Authorization code grant - HxGN EAM - 11.07.01 - Feature Briefs - Hexagon

HxGN EAM OpenID Connect Guide
Language
English
Product
HxGN EAM
Search by Category
Feature Briefs
HxGN EAM Version
11.7.1

  1. Obtain the authorization end point from the well-known configuration end point. Refer to the Configuring HxGN EAM application with OpenID Connect details section to find the details about accessing the well-known configuration end point in AD FS.

  2. Construct the authorization URL as follows.

    <authorization_endpoint>?response_type=code&response_mode=query&response_type=id_token&client_id=<client-identifier>&redirect_uri=<encoded-redirect-url>&scope=openid

    • authorization_endpoint should be replaced with the URL obtained from the previous step.

    • client-identifier should be replaced with the value of the client identifier while registering the OpenID Connect client. Refer to the Configuring OpenID Connect Client in AD FS & HxGN EAM section for details.

    • encoded-redirect-url should be replaced with encoded redirect URL provided while registering the OpenID Connect client. Refer to the Configuring OpenID Connect Client in AD FS & HxGN EAM section for details about the redirect URL. Please use any appropriate tools for encoding the URL.

  3. Access the constructed URL from a browser. You will be prompted for userid and password details. After providing the details, click the Sign In button. Upon successful validation of the details, the authorization code will be generated, and the request will be redirected to the redirect URL, and the code will part of the query string as we have used the response_mode as query in the request.

  4. Copy the value of the query string parameter code.

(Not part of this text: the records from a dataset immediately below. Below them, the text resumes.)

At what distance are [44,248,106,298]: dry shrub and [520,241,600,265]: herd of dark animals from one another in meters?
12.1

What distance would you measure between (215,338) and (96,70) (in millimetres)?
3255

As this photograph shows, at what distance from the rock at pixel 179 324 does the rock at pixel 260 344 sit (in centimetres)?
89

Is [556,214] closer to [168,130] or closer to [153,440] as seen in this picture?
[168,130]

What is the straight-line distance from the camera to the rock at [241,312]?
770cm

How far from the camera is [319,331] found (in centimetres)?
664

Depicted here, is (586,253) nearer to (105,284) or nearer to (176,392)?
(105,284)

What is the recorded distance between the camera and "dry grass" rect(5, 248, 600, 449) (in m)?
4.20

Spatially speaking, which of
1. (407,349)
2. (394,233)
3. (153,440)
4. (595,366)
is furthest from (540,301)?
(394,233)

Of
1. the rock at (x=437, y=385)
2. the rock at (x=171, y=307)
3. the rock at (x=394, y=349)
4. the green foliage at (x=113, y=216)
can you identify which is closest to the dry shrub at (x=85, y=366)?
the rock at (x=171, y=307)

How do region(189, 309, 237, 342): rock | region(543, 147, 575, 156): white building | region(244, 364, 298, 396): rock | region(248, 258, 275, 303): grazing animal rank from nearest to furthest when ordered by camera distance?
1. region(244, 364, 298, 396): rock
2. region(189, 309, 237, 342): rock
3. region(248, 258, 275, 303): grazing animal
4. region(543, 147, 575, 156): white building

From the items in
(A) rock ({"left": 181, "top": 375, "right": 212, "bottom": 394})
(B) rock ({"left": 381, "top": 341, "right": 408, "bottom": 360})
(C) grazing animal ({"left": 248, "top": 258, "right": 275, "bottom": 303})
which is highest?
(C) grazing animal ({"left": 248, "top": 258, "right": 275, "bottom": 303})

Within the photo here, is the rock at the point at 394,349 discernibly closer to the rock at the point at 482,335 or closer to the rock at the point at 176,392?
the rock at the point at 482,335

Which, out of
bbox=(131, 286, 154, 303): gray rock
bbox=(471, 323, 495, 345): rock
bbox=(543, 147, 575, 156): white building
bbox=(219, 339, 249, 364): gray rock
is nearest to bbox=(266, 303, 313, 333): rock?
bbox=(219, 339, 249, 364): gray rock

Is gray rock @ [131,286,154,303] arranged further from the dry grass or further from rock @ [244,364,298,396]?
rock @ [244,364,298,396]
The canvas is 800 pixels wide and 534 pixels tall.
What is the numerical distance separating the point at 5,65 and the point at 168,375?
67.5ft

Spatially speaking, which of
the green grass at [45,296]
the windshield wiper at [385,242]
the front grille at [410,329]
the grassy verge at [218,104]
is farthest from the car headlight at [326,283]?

  5. Using the Postman application, create a post request to the token end point obtained from the well-known configuration end point (Refer to the Password Grant section for details) with the following parameters added to the Body of the request. Select x-www-form-urlecoded.

    • client_id, whose value will be the OpenID Connect Client Identifier.

    • scope, whose value will be openid.

    • redirect_uri, whose value will be the redirect url provided while registering the OpenID Connect Client.

    • grant_type, whose value will be authorization_code.

    • code, whole value will be the authorization code copied in the previous step.

  6. On successful validation, you will receive a JSON response which contains the id_token.